▸ Data shown
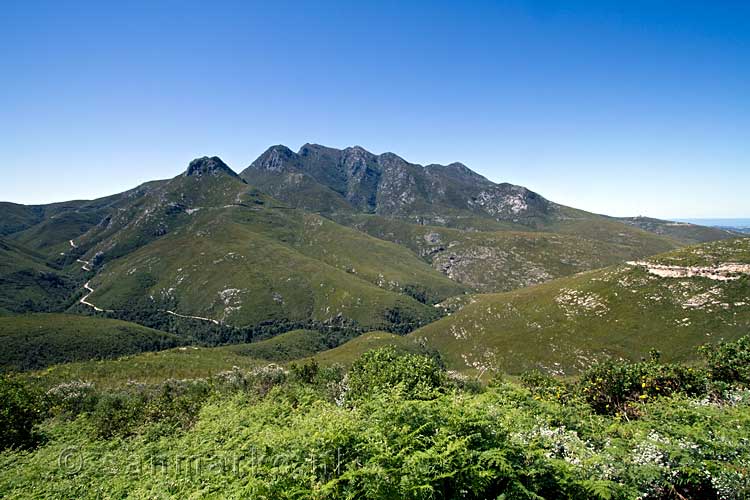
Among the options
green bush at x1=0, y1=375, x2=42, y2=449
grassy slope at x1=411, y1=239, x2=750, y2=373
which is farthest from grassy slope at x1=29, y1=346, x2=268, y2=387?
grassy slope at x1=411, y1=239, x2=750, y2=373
--
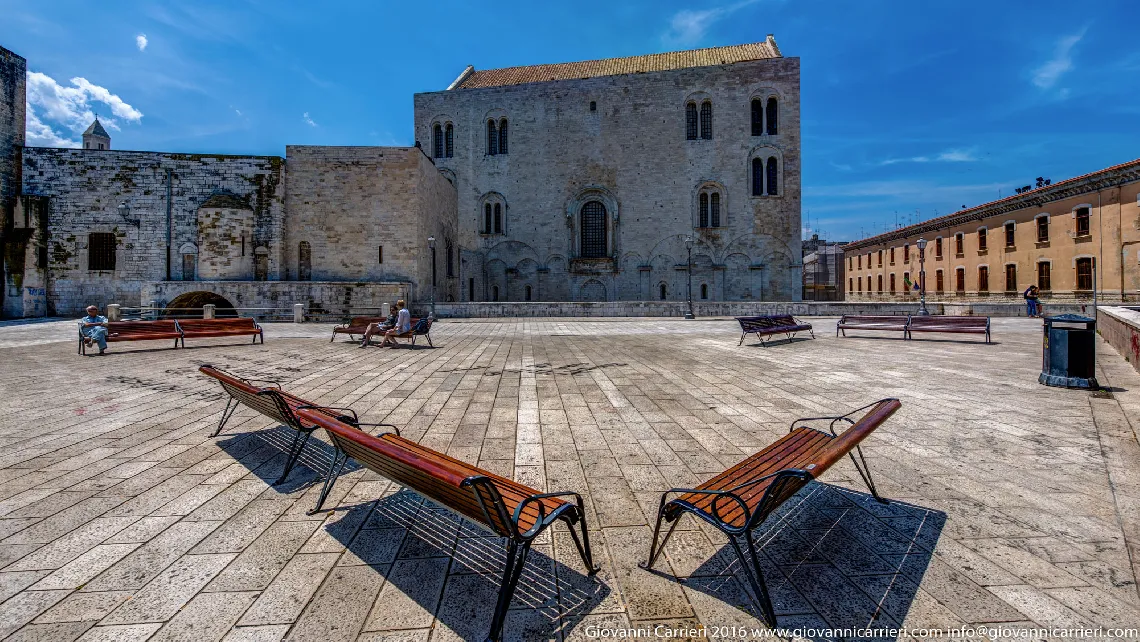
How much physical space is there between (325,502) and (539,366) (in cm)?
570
---
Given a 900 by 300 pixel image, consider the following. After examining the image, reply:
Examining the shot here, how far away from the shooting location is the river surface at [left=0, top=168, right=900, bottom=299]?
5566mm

▸ Goal
Please filter the rows above and copy out every line containing the string "from". Case counts when matching.

▸ Solution to this task
which is farthest from grassy slope at x1=29, y1=346, x2=268, y2=387?
Examining the shot here, how far away from the shooting location is the river surface at [left=0, top=168, right=900, bottom=299]?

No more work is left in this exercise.